— start INFORMATION GIVEN —

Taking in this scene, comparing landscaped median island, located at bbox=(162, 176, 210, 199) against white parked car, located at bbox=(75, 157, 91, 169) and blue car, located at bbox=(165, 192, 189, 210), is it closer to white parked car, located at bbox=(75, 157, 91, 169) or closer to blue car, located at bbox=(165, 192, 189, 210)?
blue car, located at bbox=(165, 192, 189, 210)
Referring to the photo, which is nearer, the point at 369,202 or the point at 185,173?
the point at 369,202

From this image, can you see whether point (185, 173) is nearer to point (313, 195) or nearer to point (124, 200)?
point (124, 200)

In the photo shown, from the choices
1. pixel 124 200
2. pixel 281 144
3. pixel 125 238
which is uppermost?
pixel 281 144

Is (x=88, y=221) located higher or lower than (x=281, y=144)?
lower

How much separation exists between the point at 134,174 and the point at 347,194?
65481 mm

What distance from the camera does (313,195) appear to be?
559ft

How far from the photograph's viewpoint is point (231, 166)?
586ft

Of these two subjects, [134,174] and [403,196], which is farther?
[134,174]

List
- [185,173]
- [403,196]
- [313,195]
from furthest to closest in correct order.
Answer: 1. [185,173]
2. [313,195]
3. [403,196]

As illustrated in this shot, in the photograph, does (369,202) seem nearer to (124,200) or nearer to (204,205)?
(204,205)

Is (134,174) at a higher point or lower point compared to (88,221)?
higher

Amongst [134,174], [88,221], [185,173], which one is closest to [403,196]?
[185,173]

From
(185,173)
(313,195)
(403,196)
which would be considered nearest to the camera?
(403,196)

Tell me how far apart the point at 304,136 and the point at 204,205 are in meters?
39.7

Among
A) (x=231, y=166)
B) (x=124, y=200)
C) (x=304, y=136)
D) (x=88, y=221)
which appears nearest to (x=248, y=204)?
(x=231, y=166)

— end INFORMATION GIVEN —

GIVEN INSTRUCTION: Gather every line of the data above that contains the string "located", copying each one in full. Case matters, so a line with the string in different capitalization does not count.

TASK RESULT:
Taking in this scene, comparing landscaped median island, located at bbox=(162, 176, 210, 199) against white parked car, located at bbox=(75, 157, 91, 169) and blue car, located at bbox=(165, 192, 189, 210), is it closer to white parked car, located at bbox=(75, 157, 91, 169) or closer to blue car, located at bbox=(165, 192, 189, 210)?
blue car, located at bbox=(165, 192, 189, 210)
Is (x=88, y=221) located higher or lower than (x=281, y=144)?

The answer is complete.